De huidige "brutomarge% doodsspiraal" bij C&A Brasil
Rapport 2023 Q2:
"Het 6e kwartaal op rij met een betere brutomarge uit kleding: 56,4%, +3,5 p.p. vergeleken met het tweede kwartaal van 2019"
terwijl de omzet daalt: R$1570 -> R$1549
Een fragment uit ons boek: "C&A's geheime formule herontdekt" legt uit wat er gebeurt.
"Het concept dat opportunitykosten de enige relevante kosten zijn bij assortimentsplanning, heb ik alleen gehoord in een gesprek met Rudolf Brenninkmeijer. Het is een belangrijk onderdeel van het begrijpen van Contribution voor retail.

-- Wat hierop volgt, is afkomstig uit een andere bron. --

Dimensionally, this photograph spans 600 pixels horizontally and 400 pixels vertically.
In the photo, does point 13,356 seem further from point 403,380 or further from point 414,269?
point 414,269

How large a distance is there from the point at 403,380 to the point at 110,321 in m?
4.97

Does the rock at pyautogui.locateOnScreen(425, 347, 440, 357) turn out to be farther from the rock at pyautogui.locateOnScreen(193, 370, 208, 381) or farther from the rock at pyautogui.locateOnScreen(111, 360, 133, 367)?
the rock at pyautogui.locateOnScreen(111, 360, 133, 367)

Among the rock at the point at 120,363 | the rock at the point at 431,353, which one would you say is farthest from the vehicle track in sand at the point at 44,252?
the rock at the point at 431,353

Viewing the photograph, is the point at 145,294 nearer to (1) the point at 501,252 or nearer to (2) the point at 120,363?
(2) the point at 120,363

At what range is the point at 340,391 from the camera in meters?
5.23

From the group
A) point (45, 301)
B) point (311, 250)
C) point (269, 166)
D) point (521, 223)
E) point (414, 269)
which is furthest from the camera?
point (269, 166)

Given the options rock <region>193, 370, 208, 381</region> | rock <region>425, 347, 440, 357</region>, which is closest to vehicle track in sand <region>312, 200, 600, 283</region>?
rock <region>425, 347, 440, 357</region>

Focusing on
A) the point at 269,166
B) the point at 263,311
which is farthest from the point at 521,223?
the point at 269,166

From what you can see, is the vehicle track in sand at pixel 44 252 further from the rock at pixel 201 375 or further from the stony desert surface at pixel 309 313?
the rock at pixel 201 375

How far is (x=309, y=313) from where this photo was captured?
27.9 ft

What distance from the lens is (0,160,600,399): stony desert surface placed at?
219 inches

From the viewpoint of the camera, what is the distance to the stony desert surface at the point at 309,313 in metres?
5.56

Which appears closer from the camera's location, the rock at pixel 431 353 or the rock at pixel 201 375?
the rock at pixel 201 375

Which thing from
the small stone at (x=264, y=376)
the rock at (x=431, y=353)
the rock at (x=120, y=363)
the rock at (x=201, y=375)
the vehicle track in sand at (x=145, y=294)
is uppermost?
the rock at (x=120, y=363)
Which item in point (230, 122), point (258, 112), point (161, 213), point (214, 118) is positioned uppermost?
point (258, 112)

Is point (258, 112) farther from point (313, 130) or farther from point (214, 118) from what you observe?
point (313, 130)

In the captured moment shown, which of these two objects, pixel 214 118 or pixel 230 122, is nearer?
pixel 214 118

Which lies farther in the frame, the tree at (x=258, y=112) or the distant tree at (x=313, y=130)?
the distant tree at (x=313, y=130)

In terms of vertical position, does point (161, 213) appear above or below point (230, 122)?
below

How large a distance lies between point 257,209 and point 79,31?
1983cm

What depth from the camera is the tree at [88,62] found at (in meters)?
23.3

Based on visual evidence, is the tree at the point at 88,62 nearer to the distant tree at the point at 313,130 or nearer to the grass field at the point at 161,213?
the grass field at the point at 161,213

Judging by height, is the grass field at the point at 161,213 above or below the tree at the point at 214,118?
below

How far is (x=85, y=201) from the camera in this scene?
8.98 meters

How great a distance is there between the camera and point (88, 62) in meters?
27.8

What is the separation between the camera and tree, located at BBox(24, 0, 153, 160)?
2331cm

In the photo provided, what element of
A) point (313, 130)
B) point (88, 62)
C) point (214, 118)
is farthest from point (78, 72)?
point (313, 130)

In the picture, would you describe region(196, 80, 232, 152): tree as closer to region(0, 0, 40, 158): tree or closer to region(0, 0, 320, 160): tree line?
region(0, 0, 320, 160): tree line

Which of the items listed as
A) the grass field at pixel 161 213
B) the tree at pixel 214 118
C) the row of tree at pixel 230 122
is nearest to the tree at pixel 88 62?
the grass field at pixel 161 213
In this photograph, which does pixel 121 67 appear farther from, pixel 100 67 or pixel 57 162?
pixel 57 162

In de praktijk werd eind jaren negentig bij C&A de volgende fout gemaakt: Planners zeiden dat BCP Fund/m2 prima is als uitdrukking van het brutomarge-inkomen, maar dat er een bepaald, vooraf bepaald minimum BCP% nodig is om de bedrijfskosten te dekken. Het BCP-doelpercentage werd voor C&A Engeland circa 5% hoger vastgesteld dan voor C&A Duitsland, omdat de omzet per m2 in Engeland lager was dan in Duitsland. De bedrijfskosten, uitgedrukt als percentage van de omzet, waren in Engeland hoger dan in Duitsland. Als gevolg hiervan werd het beoogde BCP-percentage relatief hoog gesteld en konden klanten bij Marks & Spencer meer waar voor hun geld krijgen dan bij C&A. De steeds hogere BCP%-doelstelling voor C&A Engeland was een onnodige beperking voor productmanagers (inkopers) en merchandisers die zich uitsluitend hadden moeten concentreren op het verhogen van de bijdrage (BCP Fund / m2) met artikelen met hoge of lage BCP%.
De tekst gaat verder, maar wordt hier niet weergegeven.